By Terri Schlichenmeyer
When you’ve broken the law a time or two, the last person you want to see is a police officer. You’d want to stay far, far away from anyone with a badge, but then again…. you’re not Maverick Miles Nehemiah, and in the new book “The Confidence Chronicles” by Sgt. Cheryl Dorsey, you’ll see why Nehemiah spoke to a cop, and happily.
Adopted at birth and raised on a 500-acre Texas ranch, Maverick Miles Nehemiah was given a number of chores to teach him responsibility and he was held to generally higher standards otherwise, but he mostly “made sure that he was not in a situation… where [his father] or other adults had to tell him what to do.”
This gave Nehemiah time to think, and he was already thinking about easy money.
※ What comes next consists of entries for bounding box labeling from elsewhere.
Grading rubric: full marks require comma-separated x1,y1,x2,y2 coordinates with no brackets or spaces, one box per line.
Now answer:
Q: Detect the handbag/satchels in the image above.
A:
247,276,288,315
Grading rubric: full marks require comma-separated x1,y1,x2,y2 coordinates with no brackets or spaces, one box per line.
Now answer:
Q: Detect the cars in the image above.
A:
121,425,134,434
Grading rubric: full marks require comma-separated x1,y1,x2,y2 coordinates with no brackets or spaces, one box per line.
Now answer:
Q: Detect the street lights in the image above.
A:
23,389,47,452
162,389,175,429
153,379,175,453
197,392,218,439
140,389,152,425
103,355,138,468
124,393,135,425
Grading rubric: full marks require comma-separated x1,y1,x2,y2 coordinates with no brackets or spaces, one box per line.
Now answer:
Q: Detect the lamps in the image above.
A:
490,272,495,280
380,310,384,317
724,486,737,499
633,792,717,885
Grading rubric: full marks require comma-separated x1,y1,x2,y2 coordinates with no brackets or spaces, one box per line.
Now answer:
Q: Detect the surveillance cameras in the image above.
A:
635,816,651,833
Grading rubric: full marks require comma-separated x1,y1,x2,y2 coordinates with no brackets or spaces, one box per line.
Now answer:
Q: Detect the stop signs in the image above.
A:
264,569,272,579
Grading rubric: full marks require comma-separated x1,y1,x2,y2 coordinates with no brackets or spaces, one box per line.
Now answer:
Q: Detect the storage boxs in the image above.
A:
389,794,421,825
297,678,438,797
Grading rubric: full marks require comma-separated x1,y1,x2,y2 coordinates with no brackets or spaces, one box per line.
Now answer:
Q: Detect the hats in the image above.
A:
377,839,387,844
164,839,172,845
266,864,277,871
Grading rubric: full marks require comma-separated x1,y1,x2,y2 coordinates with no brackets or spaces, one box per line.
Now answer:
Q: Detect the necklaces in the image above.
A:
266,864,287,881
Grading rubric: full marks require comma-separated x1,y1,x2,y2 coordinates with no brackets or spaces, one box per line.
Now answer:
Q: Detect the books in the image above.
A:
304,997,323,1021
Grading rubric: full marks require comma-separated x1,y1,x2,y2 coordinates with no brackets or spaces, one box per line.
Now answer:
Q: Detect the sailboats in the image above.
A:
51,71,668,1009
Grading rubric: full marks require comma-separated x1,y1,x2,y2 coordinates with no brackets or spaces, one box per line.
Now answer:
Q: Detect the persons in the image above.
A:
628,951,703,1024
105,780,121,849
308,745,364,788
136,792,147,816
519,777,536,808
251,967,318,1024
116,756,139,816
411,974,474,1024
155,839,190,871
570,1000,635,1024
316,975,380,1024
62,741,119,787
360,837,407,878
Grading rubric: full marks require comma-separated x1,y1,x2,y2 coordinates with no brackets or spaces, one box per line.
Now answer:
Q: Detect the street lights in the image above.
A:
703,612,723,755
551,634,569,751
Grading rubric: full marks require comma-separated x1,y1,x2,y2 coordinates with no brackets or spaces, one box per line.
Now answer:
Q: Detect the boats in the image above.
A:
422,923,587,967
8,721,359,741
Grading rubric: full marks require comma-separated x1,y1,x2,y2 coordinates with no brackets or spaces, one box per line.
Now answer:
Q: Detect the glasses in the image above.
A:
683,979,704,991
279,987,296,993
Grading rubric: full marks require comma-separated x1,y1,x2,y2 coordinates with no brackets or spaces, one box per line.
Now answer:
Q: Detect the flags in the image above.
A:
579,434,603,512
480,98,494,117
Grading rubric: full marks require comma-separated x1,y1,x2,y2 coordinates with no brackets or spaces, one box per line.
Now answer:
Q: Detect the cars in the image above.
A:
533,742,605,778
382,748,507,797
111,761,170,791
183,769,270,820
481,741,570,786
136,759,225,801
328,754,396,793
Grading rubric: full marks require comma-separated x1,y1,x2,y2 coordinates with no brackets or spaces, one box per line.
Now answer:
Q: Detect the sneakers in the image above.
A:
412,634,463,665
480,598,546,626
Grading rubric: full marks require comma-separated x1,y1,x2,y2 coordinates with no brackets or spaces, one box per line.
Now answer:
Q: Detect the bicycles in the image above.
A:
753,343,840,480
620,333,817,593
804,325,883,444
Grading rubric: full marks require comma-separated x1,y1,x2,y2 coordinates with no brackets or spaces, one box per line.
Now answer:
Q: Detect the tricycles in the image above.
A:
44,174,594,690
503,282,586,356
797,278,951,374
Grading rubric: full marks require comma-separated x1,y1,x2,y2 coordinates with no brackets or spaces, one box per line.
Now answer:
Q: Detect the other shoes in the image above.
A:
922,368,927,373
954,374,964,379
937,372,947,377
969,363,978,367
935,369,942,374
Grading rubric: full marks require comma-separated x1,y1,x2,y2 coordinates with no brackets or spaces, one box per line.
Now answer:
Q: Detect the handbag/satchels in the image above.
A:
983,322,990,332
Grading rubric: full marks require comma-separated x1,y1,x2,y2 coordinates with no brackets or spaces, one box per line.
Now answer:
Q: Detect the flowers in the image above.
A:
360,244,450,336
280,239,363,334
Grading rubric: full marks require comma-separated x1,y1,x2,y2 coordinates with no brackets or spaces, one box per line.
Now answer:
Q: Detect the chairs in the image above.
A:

When he was a teen, his parents uprooted his life and moved the family to Atlanta, to “an enclave of some of the most prominent and influential Black people” around. Still, Nehemiah struggled for awhile to make friends and fit in. By the time he was old enough to join his high school’s ROTC, he’d settled in and grown into a fine young man with what Dorsey calls “CONfidence.”
Nehemiah could spot bull, and he knew it well.
While he was growing up, his father had given Nehemiah a number of U.S. Savings Bonds, and “the Colonel” made sure his son understood how they worked, how they matured with interest, and where that money came from. And so Nehemiah began to work a process that took time and an incredible amount of patience: he befriended a printer, learned how to print and gained access to the machines to do it. He researched, and discovered where to get the right kind of ink and the paper he needed for authenticity. He purchased the right kind of printing plates. He hired six white people to work as his “team,” taught them what he wanted them to do and how to act, and sent them to the very last place where any forger would go with fake Treasury paper: straight to the closest banks they could find…
One cannot accuse author and retired LAPD Sgt. Cheryl Dorsey of not liking her subject; she’s very enthusiastic in her appreciation of Nehemiah and his tale, and in “The Confidence Chronicles,” she makes sure readers are, too.
One might wonder why, however, a successful criminal would spill his secrets as thoroughly as you’ll get in this book. The reason is that Nehemiah did his time in prison, his crimes changed the laws, and he’s been released for years. Dorsey says that he felt that enough time had passed that he could tell, and readers will be glad he did.
This is a quick book to read, and full of surprises. If true-crime is what you want, “The Confidence Chronicles” is what you need.